Мы подошли к солдату, дежурившему в стрелковой ячейке. Солдат показал молча рукой в темноту и я услышал тихие стоны и немецкое лепетание
– Ава! Ава! (Больно!)
Наши
Я стал прислушиваться к звукам из ночной темноты. По стонам и приглушенному голосу можно было сделать заключение что их двое. Порыв слабого ветра уловил я на своем лице, и голоса стали слышны довольно отчетливо и как будто ближе. Ветер утих. От земли снова потянуло трупным смрадом.
Трудно было понять о чём говорили они там. Ни русского: – Мать вашу!… – которым наши сопровождали свои стоны, ни немецкого: – О майн гот! – различить было нельзя.
– Слушай лейтенант! Дай мне пару солдат! Ты знаешь, я своих разведчиков отправил отсюда. Вдвоем нам не справиться. Один из них раненый, видно лежит на земле.
– Берите! Не возражаю, если кто из них с вами пойдет.
– Людей я не знаю. Солдаты все новые. Эти с вами туда не пойдут. Из бывалых, всего два санитара. А у них, как у баб, зады обвисли.
– Ты мне дай двух молодых. Чтоб посмелей, были. По проворней.
– У меня в роте, сам видел, какие солдаты с пополнением пришли.
– Ладно, мы сейчас сами спросим.
Я кивнул ординарцу.
– Прошвырнись по траншее! Переговори с солдатами! Может, кого добровольцем найдешь! Спроси, кто хочет на дело с капитаном пойти. Даю тебе десять минут на все переговоры.
Ординарец метнулся в сторону и исчез за поворотом траншеи.
– Ну что старина! Пойдешь с нами брать языка? – спросил я сидевшего в стрелковой ячейке солдата.
– Староват я для вас! Товарищ капитан. Ноги у меня опухают к вечеру. Разуться не могу. Боюсь вам испортить все дело. Вы уж извеняйте. Как ни будь без меня. Ваше дело молодое. А меня временами бьет кашель. Скрабет, как скребком. Как чуть вспотею – кашель спасу нет.
– Ладно, солдат! Я тебя не неволю! Давай-ка лучше, помолчим и послушаем!
Я поднялся на руках на вверх, на край окопа, сел на бруствер и стал прислушиваться. Слышны были стоны одного и приглушенный голос другого человека. Немцы! – решил я. Их двое. Они медленно отползают к оврагу. Но как они там оказались? Всё вроде естественно, похоже на то. Один тяжело ранен, другой его по земле волочит. Но нет ли здесь хитрой ловушки? И когда я подумал о засаде, мурашки у меня поползли по спине.

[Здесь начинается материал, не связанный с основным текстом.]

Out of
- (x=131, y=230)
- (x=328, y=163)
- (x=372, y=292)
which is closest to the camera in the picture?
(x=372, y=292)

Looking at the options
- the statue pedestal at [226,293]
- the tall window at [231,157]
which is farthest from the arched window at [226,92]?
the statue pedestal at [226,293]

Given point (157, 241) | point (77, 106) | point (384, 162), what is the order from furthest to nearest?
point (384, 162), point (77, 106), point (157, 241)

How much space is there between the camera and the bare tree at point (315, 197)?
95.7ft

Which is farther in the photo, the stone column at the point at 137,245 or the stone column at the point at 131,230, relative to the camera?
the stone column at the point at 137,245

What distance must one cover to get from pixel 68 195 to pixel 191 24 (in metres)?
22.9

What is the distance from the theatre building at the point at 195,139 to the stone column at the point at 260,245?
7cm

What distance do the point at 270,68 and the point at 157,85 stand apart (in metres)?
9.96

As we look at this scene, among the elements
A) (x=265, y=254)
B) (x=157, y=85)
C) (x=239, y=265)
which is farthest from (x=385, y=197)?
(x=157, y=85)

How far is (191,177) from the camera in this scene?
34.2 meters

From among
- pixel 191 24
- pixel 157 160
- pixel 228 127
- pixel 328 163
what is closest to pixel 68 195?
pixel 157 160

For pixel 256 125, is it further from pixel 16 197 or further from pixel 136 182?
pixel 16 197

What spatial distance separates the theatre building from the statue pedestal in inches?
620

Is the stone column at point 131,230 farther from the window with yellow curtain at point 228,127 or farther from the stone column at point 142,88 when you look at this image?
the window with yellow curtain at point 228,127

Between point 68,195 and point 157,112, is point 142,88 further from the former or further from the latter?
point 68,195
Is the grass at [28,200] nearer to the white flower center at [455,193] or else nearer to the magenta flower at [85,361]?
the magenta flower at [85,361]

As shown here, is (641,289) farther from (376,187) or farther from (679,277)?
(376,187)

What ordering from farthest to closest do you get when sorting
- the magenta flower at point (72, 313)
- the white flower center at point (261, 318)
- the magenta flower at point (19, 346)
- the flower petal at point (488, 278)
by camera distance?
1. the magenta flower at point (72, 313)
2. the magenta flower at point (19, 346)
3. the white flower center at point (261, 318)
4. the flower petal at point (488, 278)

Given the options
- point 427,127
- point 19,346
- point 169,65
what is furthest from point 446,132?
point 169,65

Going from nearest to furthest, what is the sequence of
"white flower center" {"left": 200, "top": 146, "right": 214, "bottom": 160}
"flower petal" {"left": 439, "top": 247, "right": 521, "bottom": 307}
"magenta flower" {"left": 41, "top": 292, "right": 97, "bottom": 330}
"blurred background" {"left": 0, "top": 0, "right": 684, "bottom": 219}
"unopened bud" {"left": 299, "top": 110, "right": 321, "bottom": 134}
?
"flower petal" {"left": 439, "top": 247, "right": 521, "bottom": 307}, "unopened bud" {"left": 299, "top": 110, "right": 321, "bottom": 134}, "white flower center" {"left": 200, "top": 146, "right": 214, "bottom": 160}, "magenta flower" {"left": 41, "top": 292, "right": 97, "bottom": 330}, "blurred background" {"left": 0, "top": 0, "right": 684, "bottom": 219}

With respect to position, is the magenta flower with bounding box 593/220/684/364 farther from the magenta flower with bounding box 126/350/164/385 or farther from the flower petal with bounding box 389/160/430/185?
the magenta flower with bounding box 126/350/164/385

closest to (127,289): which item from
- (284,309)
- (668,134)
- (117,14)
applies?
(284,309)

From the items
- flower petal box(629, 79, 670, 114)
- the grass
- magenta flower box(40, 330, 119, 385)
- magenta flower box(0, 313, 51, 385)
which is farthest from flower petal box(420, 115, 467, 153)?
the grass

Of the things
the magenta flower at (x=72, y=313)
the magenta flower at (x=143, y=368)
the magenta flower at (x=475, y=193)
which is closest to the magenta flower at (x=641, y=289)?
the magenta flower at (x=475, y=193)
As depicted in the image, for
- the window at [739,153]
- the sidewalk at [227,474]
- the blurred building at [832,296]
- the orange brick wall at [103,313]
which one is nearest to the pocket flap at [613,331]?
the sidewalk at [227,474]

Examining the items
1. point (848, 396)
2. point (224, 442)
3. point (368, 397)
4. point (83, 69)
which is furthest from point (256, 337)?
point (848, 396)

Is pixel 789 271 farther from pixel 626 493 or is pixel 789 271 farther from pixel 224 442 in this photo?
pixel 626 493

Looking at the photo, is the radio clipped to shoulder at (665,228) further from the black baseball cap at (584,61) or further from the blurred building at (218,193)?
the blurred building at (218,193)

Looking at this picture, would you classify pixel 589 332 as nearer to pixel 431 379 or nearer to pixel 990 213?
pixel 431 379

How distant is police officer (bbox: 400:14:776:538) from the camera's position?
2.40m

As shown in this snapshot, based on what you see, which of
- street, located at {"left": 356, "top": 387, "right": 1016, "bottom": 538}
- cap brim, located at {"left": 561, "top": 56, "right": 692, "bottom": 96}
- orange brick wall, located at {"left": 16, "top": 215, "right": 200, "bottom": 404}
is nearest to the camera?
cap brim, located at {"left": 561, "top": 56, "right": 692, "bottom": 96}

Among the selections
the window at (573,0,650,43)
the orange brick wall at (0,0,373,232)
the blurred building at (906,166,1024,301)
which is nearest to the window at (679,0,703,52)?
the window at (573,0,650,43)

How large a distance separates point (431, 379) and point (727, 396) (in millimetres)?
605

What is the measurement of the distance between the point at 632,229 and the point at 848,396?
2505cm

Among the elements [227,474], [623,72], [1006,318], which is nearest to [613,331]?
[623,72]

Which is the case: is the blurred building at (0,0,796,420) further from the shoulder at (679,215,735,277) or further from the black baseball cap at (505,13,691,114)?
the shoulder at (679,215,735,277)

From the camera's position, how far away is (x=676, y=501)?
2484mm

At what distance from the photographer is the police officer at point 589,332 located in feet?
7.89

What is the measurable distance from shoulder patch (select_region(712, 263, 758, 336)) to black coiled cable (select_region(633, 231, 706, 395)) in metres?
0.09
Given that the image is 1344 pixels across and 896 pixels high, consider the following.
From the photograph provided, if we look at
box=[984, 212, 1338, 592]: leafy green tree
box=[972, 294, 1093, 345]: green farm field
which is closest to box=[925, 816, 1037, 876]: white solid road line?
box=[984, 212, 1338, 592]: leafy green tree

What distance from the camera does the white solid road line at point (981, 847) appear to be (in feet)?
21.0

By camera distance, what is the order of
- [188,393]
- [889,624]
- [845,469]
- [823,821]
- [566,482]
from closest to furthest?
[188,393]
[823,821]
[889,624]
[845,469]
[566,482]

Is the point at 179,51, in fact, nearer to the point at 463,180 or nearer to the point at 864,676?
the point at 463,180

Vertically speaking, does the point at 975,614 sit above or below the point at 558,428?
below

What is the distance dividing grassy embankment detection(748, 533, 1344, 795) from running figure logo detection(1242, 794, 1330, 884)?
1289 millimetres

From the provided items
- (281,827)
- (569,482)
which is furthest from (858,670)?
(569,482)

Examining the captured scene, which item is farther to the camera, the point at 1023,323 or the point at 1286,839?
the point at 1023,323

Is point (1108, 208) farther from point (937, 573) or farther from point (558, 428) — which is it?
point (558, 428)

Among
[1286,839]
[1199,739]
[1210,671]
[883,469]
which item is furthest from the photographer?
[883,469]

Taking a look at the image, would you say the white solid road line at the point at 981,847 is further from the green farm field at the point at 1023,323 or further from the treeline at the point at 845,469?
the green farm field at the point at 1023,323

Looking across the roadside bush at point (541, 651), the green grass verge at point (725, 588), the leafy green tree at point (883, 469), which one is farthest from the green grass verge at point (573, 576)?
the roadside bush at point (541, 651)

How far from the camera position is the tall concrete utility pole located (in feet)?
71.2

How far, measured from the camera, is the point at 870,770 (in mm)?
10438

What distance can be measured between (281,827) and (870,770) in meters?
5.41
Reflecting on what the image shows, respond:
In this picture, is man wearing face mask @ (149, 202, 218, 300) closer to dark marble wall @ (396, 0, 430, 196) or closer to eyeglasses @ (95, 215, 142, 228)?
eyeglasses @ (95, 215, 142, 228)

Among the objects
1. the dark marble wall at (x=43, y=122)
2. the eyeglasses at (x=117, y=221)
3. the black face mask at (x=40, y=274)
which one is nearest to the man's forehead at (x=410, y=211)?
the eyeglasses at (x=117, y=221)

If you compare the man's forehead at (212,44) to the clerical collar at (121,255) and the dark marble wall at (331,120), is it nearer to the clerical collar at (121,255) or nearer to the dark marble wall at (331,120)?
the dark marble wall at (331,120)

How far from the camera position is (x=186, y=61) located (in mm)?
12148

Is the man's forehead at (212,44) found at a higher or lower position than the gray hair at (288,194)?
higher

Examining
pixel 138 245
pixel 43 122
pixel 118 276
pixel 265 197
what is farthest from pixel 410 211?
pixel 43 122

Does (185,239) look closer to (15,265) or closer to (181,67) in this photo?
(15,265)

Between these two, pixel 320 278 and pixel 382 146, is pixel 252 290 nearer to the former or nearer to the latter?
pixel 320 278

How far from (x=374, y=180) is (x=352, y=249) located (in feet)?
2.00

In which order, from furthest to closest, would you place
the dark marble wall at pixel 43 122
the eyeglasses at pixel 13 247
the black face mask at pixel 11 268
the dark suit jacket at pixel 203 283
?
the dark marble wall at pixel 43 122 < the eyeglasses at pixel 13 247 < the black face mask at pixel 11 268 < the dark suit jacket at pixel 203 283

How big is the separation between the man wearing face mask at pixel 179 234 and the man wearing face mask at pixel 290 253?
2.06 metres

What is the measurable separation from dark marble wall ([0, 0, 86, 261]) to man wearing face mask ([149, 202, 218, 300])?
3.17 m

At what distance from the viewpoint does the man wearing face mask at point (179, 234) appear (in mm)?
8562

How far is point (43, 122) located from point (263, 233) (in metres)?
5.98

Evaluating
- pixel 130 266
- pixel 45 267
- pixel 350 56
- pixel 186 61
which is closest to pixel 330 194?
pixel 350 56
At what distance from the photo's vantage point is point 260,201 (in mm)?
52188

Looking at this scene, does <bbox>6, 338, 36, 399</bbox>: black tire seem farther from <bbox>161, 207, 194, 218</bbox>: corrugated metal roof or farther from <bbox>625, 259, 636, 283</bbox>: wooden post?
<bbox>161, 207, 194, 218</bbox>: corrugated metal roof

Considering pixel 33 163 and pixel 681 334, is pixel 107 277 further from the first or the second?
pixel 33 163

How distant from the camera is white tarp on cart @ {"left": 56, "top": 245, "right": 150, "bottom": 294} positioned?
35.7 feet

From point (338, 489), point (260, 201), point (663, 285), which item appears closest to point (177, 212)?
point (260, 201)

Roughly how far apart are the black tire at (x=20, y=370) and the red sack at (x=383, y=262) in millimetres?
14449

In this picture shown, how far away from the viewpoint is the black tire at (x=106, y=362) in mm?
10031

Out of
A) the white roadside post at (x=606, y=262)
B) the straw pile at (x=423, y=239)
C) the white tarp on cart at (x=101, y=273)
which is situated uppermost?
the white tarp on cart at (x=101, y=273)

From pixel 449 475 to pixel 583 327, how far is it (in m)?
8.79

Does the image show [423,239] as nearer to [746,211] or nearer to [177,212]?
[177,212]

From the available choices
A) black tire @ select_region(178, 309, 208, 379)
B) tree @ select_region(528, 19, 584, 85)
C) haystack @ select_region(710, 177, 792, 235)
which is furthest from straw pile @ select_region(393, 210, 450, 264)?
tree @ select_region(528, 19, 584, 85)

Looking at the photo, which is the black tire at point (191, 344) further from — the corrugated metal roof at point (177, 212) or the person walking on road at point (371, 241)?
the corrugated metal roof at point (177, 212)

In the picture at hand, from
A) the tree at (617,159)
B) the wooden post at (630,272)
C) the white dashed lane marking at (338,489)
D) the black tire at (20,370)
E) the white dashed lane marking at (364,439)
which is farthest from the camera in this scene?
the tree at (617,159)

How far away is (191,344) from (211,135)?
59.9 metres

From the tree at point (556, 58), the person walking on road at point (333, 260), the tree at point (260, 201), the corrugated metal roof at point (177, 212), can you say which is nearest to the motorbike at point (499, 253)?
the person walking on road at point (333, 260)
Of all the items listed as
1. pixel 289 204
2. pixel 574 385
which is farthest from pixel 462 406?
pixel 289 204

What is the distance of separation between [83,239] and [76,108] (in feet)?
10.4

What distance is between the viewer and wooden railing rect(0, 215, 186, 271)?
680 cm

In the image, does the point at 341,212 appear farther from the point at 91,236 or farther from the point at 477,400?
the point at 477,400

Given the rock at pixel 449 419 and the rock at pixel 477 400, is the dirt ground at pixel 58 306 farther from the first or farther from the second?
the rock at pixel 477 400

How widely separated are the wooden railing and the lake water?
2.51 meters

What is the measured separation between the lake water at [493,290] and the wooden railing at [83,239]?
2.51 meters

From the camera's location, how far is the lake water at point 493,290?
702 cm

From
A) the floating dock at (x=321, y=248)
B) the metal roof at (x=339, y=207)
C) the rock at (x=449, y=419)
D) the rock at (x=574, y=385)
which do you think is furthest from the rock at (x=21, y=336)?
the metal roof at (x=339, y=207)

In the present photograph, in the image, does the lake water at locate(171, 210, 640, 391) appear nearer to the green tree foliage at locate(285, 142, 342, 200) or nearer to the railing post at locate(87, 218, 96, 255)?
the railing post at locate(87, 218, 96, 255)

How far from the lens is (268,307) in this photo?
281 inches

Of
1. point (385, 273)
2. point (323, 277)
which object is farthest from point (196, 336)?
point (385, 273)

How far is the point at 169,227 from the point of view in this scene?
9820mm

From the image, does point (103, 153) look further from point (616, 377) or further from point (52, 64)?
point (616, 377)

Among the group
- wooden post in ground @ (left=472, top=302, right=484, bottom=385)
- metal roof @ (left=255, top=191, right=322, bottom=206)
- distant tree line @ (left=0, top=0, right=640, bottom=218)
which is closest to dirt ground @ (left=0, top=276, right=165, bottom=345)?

– Да-а! – сказал я и глубоко вздохнул. Мысли пошли в стройном порядке. Стонут! Лопочут! Подманивают! Как уток болотных на манок. Перед глазами мгновенно встала картина засады.
Человек двадцать немцев лежат полукругом в кустах, животами припавши к земле. На локтях растянуты ремни автоматов. Затворы взведены. Двое впереди прикинулись ранеными. Ждут когда замелькают наши тени.
Но вот по ветру донесло отчетливо немецкие слова. Говорил прежний голос. Другой, в ответ, только стонал.
– Ну что капитан? – спросил я сам себя. Думай! Решай! Такого случая больше не будет!
В это время в проходе послышались шаги ординарца. Я тихо соскользнул по земле и спустился на дно окопа.
– Ну, что брат! Добровольцев нету!
– Не хотят братья славяне с нами за немцами идти. Говорят, – в петлю лезть! Это, говорят, ваше разведческое дело.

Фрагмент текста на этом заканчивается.